Name: Jean-Eric Paquet

Title: Ambassador of the European Union

URL: https://www.eeas.europa.eu/delegations/japan_en?s=169

Hometown: Strasbourg, France

Years in Japan: less than one


What’s your favorite Japanese food or drink?

Jean-Eric Paquet | © COSUFI
Jean-Eric Paquet | © COSUFI

I’m a big ramen fan — I must say, all kinds of ramen. I love it at all times. That would be my favorite. Also, what's the name of those very long menus when you eat in a good restaurant and you have 10 different types of dishes? Kaiseki, yes. It’s spectacular, and I've been invited to many, some of which were truly amazing, so I should say that. But in fact it’s ramen. And I find Japanese beer to be quite OK, as someone who lived in Belgium for 30 years.

Do you have any hobbies?

I hike a lot. I've done all the peaks around Tokyo. Hiking is a big, big part of our weekends with my wife, and I swim, I bike and I run. For the first time ever, on the weekend I will do a triathlon.  And in Japan, something I also do much more than I did before in Brussels, because it’s so widely available, is that I attend a lot of classical music, opera and ballet performances. And I read a lot of Japanese literature to understand where I am. 

You became ambassador to Japan in 2022. What do you know about Japan now that you didn’t know before?

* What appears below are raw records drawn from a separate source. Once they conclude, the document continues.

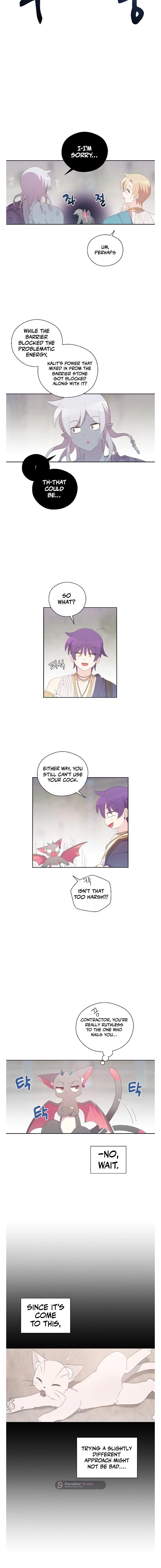 The Dungeon Raid is Just a Side Quest Chapter 58 page 2 - 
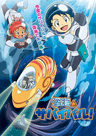 深海のサバイバル!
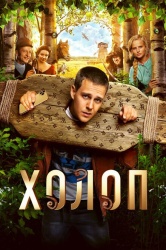 Холоп смотреть онлайн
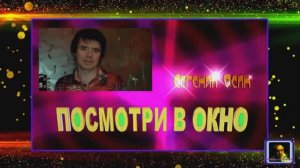 Песня ПОСМОТРИ В ОКНО. Е.Осин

Not much, because knowing Japan takes probably a lifetime, but what I like so much here is that Japan is full of paradoxes, at least in the eyes of the non-Japanese. But it's a place which is super-practical, super-simple. Life in Tokyo is very simple. It’s really amazingly close to Europe and the Western world — but then it has nothing to do with it. It’s a completely different culture, completely different way of looking at society and being a society and looking at the world. And I find it entirely, entirely fascinating.

What’s one of the biggest differences you’ve observed?

I think one big difference is the way we make decisions. That’s completely different. As Europeans, we want to make well-informed decisions, but we also want to make them in a timeframe where, after the decision is made, we start to think about implementation. Within Japan, the process of getting to a decision also requires all the steps of the possible implementation to have been gone through, and that requires patience for us Europeans. Of course, this means that if a decision is taken, then the rollout is quite efficient. That’s a very big difference between the Europeans and the Japanese.